EXERCISE REQUIREMENTS
Set out every line of the records below as a numbered list, and leave out the blank lines.
** Begin DATA ENTRIES **
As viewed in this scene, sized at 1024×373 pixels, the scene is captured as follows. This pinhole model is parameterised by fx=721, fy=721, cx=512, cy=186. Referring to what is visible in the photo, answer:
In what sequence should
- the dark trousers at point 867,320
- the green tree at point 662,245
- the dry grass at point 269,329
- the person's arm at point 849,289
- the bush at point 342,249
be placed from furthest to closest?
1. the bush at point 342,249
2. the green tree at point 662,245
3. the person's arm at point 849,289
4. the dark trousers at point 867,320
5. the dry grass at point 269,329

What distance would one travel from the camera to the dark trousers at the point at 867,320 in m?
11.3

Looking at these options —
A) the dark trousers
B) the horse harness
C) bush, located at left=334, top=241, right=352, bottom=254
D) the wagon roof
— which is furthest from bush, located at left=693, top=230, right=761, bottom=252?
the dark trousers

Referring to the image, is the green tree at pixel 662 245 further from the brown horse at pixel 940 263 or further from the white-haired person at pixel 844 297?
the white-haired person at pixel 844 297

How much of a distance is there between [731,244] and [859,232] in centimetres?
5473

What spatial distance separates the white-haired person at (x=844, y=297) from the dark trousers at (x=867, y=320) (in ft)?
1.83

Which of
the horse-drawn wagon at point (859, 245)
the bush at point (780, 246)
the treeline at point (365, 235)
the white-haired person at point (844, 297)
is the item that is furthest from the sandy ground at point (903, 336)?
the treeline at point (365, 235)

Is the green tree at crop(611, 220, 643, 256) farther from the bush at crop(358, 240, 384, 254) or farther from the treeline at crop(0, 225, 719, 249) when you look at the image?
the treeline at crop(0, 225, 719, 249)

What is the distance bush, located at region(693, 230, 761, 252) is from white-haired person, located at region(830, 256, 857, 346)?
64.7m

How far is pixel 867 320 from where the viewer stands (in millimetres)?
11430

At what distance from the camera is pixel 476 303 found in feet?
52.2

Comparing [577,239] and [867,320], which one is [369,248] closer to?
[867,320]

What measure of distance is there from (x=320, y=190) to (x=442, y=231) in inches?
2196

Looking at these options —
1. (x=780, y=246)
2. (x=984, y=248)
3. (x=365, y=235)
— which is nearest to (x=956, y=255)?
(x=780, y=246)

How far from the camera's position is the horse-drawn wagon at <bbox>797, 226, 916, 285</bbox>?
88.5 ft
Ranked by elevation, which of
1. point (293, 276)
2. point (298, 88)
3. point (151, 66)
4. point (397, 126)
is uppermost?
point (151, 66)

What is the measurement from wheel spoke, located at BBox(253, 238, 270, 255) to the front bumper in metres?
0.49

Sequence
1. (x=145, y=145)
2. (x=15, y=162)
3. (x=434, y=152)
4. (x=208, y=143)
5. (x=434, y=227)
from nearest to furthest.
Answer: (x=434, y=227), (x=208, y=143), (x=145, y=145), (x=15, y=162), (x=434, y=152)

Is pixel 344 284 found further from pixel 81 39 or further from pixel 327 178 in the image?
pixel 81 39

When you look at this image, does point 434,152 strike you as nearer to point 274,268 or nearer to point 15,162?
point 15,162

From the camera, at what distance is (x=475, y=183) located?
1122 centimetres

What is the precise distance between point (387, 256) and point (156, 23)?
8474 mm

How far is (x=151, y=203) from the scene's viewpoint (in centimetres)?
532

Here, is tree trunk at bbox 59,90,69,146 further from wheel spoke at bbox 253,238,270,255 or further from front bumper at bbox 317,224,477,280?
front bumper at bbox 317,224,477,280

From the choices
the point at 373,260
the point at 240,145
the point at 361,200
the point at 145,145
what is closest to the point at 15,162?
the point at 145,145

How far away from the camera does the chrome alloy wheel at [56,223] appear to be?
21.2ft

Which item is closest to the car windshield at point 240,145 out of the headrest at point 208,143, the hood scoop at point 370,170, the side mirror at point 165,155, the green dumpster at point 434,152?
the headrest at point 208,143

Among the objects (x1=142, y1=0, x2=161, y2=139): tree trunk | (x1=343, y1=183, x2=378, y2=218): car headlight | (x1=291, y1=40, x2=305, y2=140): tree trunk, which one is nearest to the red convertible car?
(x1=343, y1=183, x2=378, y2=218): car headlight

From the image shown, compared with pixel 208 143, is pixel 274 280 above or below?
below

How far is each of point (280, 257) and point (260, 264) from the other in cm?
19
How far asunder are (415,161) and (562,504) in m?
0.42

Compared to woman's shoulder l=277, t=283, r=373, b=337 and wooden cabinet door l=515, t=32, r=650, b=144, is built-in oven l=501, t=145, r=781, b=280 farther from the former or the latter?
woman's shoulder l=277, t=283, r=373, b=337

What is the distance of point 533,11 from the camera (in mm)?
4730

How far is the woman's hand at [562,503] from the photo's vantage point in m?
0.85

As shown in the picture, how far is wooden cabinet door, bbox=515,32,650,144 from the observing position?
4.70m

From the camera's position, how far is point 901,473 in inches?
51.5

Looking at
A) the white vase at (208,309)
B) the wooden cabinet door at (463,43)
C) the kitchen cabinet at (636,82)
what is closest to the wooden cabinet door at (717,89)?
** End DATA ENTRIES **
TASK RESULT
1. As viewed in this scene, sized at 1024×373 pixels, the scene is captured as follows. This pinhole model is parameterised by fx=721, fy=721, cx=512, cy=186. Referring to what is visible in the photo, answer:
2. In what sequence should
3. - the dark trousers at point 867,320
4. - the green tree at point 662,245
5. - the dry grass at point 269,329
6. - the person's arm at point 849,289
7. - the bush at point 342,249
8. be placed from furthest to closest?
9. 1. the bush at point 342,249
10. 2. the green tree at point 662,245
11. 3. the person's arm at point 849,289
12. 4. the dark trousers at point 867,320
13. 5. the dry grass at point 269,329
14. What distance would one travel from the camera to the dark trousers at the point at 867,320 in m?
15. 11.3
16. Looking at these options —
17. A) the dark trousers
18. B) the horse harness
19. C) bush, located at left=334, top=241, right=352, bottom=254
20. D) the wagon roof
21. — which is furthest from bush, located at left=693, top=230, right=761, bottom=252?
22. the dark trousers
23. Referring to the image, is the green tree at pixel 662 245 further from the brown horse at pixel 940 263 or further from the white-haired person at pixel 844 297?
24. the white-haired person at pixel 844 297
25. How much of a distance is there between [731,244] and [859,232] in centimetres?
26. 5473
27. What spatial distance separates the white-haired person at (x=844, y=297) from the dark trousers at (x=867, y=320) (in ft)?
28. 1.83
29. Which of
30. the horse-drawn wagon at point (859, 245)
31. the bush at point (780, 246)
32. the treeline at point (365, 235)
33. the white-haired person at point (844, 297)
34. is the item that is furthest from the sandy ground at point (903, 336)?
35. the treeline at point (365, 235)
36. Is the green tree at crop(611, 220, 643, 256) farther from the bush at crop(358, 240, 384, 254) or farther from the treeline at crop(0, 225, 719, 249) when you look at the image?
37. the treeline at crop(0, 225, 719, 249)
38. What is the distance bush, located at region(693, 230, 761, 252) is from white-haired person, located at region(830, 256, 857, 346)?
39. 64.7m
40. How far is pixel 867 320 from where the viewer stands (in millimetres)?
41. 11430
42. At what distance from the camera is pixel 476 303 found in feet?
43. 52.2
44. Comparing [577,239] and [867,320], which one is [369,248] closer to?
45. [867,320]
46. What measure of distance is there from (x=320, y=190) to (x=442, y=231) in inches?
47. 2196
48. Looking at these options —
49. 1. (x=780, y=246)
50. 2. (x=984, y=248)
51. 3. (x=365, y=235)
52. — which is nearest to (x=956, y=255)?
53. (x=780, y=246)
54. How far from the camera's position is the horse-drawn wagon at <bbox>797, 226, 916, 285</bbox>?
55. 88.5 ft
56. Ranked by elevation, which of
57. 1. point (293, 276)
58. 2. point (298, 88)
59. 3. point (151, 66)
60. 4. point (397, 126)
61. is uppermost?
62. point (151, 66)
63. What is the measurement from wheel spoke, located at BBox(253, 238, 270, 255) to the front bumper in metres?
64. 0.49
65. Sequence
66. 1. (x=145, y=145)
67. 2. (x=15, y=162)
68. 3. (x=434, y=152)
69. 4. (x=208, y=143)
70. 5. (x=434, y=227)
71. from nearest to furthest.
72. Answer: (x=434, y=227), (x=208, y=143), (x=145, y=145), (x=15, y=162), (x=434, y=152)
73. Is pixel 344 284 found further from pixel 81 39 or further from pixel 327 178 in the image?
74. pixel 81 39
75. When you look at this image, does point 434,152 strike you as nearer to point 274,268 or nearer to point 15,162?
76. point 15,162
77. From the camera, at what distance is (x=475, y=183) located?
78. 1122 centimetres
79. What is the precise distance between point (387, 256) and point (156, 23)?
80. 8474 mm
81. How far is (x=151, y=203) from the scene's viewpoint (in centimetres)?
82. 532
83. Here, is tree trunk at bbox 59,90,69,146 further from wheel spoke at bbox 253,238,270,255 or further from front bumper at bbox 317,224,477,280?
84. front bumper at bbox 317,224,477,280
85. From the choices
86. the point at 373,260
87. the point at 240,145
88. the point at 361,200
89. the point at 145,145
90. what is closest to the point at 15,162?
91. the point at 145,145
92. How far away from the camera does the chrome alloy wheel at [56,223] appear to be?
93. 21.2ft
94. Which item is closest to the car windshield at point 240,145 out of the headrest at point 208,143, the hood scoop at point 370,170, the side mirror at point 165,155, the green dumpster at point 434,152?
95. the headrest at point 208,143
96. Among the objects (x1=142, y1=0, x2=161, y2=139): tree trunk | (x1=343, y1=183, x2=378, y2=218): car headlight | (x1=291, y1=40, x2=305, y2=140): tree trunk, which one is nearest to the red convertible car?
97. (x1=343, y1=183, x2=378, y2=218): car headlight
98. From the image shown, compared with pixel 208 143, is pixel 274 280 above or below?
99. below
100. How far is each of point (280, 257) and point (260, 264) from the other in cm?
101. 19
102. How far asunder are (415,161) and (562,504) in m?
103. 0.42
104. Compared to woman's shoulder l=277, t=283, r=373, b=337 and wooden cabinet door l=515, t=32, r=650, b=144, is built-in oven l=501, t=145, r=781, b=280 farther from the former or the latter?
105. woman's shoulder l=277, t=283, r=373, b=337
106. What is the distance of point 533,11 from the camera (in mm)?
107. 4730
108. How far is the woman's hand at [562,503] from the photo's vantage point in m?
109. 0.85
110. As shown in the picture, how far is wooden cabinet door, bbox=515,32,650,144 from the observing position?
111. 4.70m
112. From the camera's position, how far is point 901,473 in inches?
113. 51.5
114. Looking at
115. A) the white vase at (208,309)
116. B) the wooden cabinet door at (463,43)
117. C) the kitchen cabinet at (636,82)
118. what is closest to the wooden cabinet door at (717,89)?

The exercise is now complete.